Show HN: A tool to benchmark LLM APIs (OpenAI, Claude, local/self-hosted)

45 points by mrqjr 20 hours ago

I recently built a small open-source tool to benchmark different LLM API endpoints — including OpenAI, Claude, and self-hosted models (like llama.cpp).

It runs a configurable number of test requests and reports two key metrics: • First-token latency (ms): How long it takes for the first token to appear • Output speed (tokens/sec): Overall output fluency

Demo: https://llmapitest.com/ Code: https://github.com/qjr87/llm-api-test

The goal is to provide a simple, visual, and reproducible way to evaluate performance across different LLM providers, including the growing number of third-party “proxy” or “cheap LLM API” services.

It supports: • OpenAI-compatible APIs (official + proxies) • Claude (via Anthropic) • Local endpoints (custom/self-hosted)

You can also self-host it with docker-compose. Config is clean, adding a new provider only requires a simple plugin-style addition.

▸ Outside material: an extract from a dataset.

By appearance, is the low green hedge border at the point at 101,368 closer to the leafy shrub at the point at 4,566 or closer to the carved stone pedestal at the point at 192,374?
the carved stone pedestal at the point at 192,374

Would love feedback, PRs, or even test reports from APIs you’re using. Especially interested in how some lesser-known services compare.

swyx 14 hours ago

idk what it is but buying that domain made it seem more commercial and therefore less trustworthy. also most people prob want to just use artificialanalysis' numbers rather than self run benchmarks (but this is ok if want to run your own)

mrqjr 9 hours ago

I honestly don't know how to make you feel credible about this project, it was just a demo site and didn't have any features that you had to pay to use, I just simply felt like I was making something that might be of some use to someone else as well.

vmeklis 5 hours ago

cool idea, seems like a nice twist on the LMArena

mdhb 17 hours ago

In what universe is a post created by a new account with zero comments and a grand total of 2 votes over the course of 2 hours doing on the front page?

bdangubic 13 hours ago

I am polishing up my blog about some FORTRAN code I wrote last week in hopes of the same :)
iRomain 17 hours ago

LLM
mrqjr 9 hours ago

I wish I could see some of your code besides tech gossip and financial news.
vntok 13 hours ago

It's an informative post about new tech, that fits pretty well here of all places.
Why would you want the author to write about something else to validate the post? That would be an appeal to authority, which is the complete opposite of what the Hacker Manifesto has always been about in terms of ethos, goals, etc.